- [YOUR INSTRUCTIONS]: Output all records below verbatim.

- [Source texts of formatted documents]:

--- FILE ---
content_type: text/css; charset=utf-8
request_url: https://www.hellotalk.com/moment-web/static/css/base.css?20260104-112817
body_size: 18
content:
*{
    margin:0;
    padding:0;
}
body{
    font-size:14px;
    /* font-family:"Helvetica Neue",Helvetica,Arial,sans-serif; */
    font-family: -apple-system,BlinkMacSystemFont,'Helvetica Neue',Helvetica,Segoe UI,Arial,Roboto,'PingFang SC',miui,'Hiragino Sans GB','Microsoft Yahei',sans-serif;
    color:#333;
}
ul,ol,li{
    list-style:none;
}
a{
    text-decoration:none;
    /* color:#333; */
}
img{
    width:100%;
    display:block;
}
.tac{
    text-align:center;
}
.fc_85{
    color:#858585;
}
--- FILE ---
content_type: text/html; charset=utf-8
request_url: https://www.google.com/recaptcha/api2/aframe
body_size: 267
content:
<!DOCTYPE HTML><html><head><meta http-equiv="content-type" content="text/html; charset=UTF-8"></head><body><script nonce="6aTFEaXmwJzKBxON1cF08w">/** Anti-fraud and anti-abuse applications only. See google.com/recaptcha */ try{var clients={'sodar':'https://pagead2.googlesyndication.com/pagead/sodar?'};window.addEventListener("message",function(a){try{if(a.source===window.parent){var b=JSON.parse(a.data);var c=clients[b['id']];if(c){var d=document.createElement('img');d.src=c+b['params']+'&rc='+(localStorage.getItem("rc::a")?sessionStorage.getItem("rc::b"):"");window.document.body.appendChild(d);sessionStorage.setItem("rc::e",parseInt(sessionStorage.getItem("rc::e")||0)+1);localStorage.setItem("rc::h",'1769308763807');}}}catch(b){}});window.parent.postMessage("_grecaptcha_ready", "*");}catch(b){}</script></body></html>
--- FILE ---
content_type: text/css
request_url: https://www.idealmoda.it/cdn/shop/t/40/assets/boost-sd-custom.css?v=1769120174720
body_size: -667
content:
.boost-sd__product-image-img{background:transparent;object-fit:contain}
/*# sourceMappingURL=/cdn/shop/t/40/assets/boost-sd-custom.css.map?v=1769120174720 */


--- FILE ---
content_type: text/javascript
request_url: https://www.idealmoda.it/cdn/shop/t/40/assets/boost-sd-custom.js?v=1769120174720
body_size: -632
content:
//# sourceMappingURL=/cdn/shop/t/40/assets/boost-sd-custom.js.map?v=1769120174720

- [WRITTEN RESPONSE]:
--- FILE ---
content_type: text/css; charset=utf-8
request_url: https://www.hellotalk.com/moment-web/static/css/base.css?20260104-112817
body_size: 18
content:
*{
    margin:0;
    padding:0;
}
body{
    font-size:14px;
    /* font-family:"Helvetica Neue",Helvetica,Arial,sans-serif; */
    font-family: -apple-system,BlinkMacSystemFont,'Helvetica Neue',Helvetica,Segoe UI,Arial,Roboto,'PingFang SC',miui,'Hiragino Sans GB','Microsoft Yahei',sans-serif;
    color:#333;
}
ul,ol,li{
    list-style:none;
}
a{
    text-decoration:none;
    /* color:#333; */
}
img{
    width:100%;
    display:block;
}
.tac{
    text-align:center;
}
.fc_85{
    color:#858585;
}
--- FILE ---
content_type: text/html; charset=utf-8
request_url: https://www.google.com/recaptcha/api2/aframe
body_size: 267
content:
<!DOCTYPE HTML><html><head><meta http-equiv="content-type" content="text/html; charset=UTF-8"></head><body><script nonce="6aTFEaXmwJzKBxON1cF08w">/** Anti-fraud and anti-abuse applications only. See google.com/recaptcha */ try{var clients={'sodar':'https://pagead2.googlesyndication.com/pagead/sodar?'};window.addEventListener("message",function(a){try{if(a.source===window.parent){var b=JSON.parse(a.data);var c=clients[b['id']];if(c){var d=document.createElement('img');d.src=c+b['params']+'&rc='+(localStorage.getItem("rc::a")?sessionStorage.getItem("rc::b"):"");window.document.body.appendChild(d);sessionStorage.setItem("rc::e",parseInt(sessionStorage.getItem("rc::e")||0)+1);localStorage.setItem("rc::h",'1769308763807');}}}catch(b){}});window.parent.postMessage("_grecaptcha_ready", "*");}catch(b){}</script></body></html>
--- FILE ---
content_type: text/css
request_url: https://www.idealmoda.it/cdn/shop/t/40/assets/boost-sd-custom.css?v=1769120174720
body_size: -667
content:
.boost-sd__product-image-img{background:transparent;object-fit:contain}
/*# sourceMappingURL=/cdn/shop/t/40/assets/boost-sd-custom.css.map?v=1769120174720 */


--- FILE ---
content_type: text/javascript
request_url: https://www.idealmoda.it/cdn/shop/t/40/assets/boost-sd-custom.js?v=1769120174720
body_size: -632
content:
//# sourceMappingURL=/cdn/shop/t/40/assets/boost-sd-custom.js.map?v=1769120174720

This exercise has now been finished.